A fine-boned woman with wavy shoulder-length hair looked around the room. She had a lost way about her, as if she needed protecting. It was hard to believe she’d be competent at her work—a con, maybe? Hustler? Ruby waved her hand to attract the woman’s attention, and the woman’s face lit up, transforming her from lost girl to siren.
“Deborah, meet Claudine.”
They shook hands. Deborah’s hands were cool and her bones thin as a sparrow’s.
The host appeared behind her. “Will there be others?”
Ruby challenged his smirk with her own locked-eye gaze. “I believe they couldn’t make it.”
“Shame about such a large table. Oh, well.” He started to walk away.
“We’ll order now,” Ruby commanded. The host turned at the steel in her voice. “We’ll each take a pot of Oolong, and we’ll have a tray of macarons to share.” She pronounced the word as if it rhymed with “Cameroons.”
“The mah-cah-rohns, you mean?” the man said.
“That’s what I said.” She handed the menus to the host and dismissed him by turning her full attention to Claudine and Deborah.
Well. Claudine had been thinking she might want a cappuccino, but that clearly wasn’t going to happen. Not as long as Ruby had something to prove. Interesting that she’d chosen
the most expensive tea on the menu.
“Deborah,” Ruby said and took the young woman’s hand. “I’m so glad you made it.”
The younger woman smiled shyly.
“Deb is married to Louis Granzer of Granzer’s Shop ’n Save.”

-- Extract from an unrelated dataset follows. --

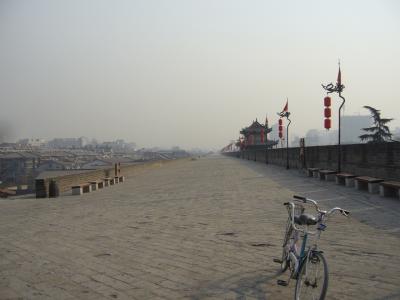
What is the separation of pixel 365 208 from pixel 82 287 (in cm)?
779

Claudine felt the blood drain from her face. Shoot. She knew about the Granzers all right and especially about their safe’s former contents. An emerald brooch with matching earrings and matinee-length pearl necklace, if she remembered correctly. Plus that blasted sterling. What would the Granzer wife be doing here? This was a trap. She tensed in her chair.
Deborah’s expression remained placid. At her husband’s name, she slid her phone from her purse and set it on the table. “In case Louie calls. He’s out of town, and, you know.…”
“I’m sure he’ll be in touch soon.” Ruby patted her hand.
Deborah leaned forward. “I have some watches I’d like to get rid of, and—”
“Honey,” Ruby said to Deborah, “we don’t talk about business. I’ll introduce you to Larry later.” She turned to Claudine. “Deb’s new at this. I met her when she came into my salon, and we got to talking.” Ruby gave Claudine a meaningful look. “She has skills.”
Claudine stifled a groan. This was getting worse and worse. She was stuck in some fancy tea house with a couple of amateurs, one of whom might yet turn her in to the police. If Claudine hadn’t promised her father, she’d be out the door.
A waitress arrived with a silver tray laden with teapots and a gilt-edged platter of macarons in Easter egg colors. Claudine lifted the lid of the teapot set in front of her. Fragrant steam escaped. With delicate fingers, Deborah transferred a daffodil-yellow pastry to her plate. Claudine squinted at her in appraisal. The diamond solitaires in her ears were real, and at least a carat each. Apparently they’d made good with the insurance money. If this naif was planning to see Larry the Fence, she’d better bring along someone with experience. She’d be lucky if she made it out of there with cab fare.
“I’m so glad to be here with you,” Deborah said. Her smile almost dissolved Claudine’s caution. “Why don’t we get to know each other? I know we can’t talk about that” —she lowered her voice— “but maybe we can share a little bit.”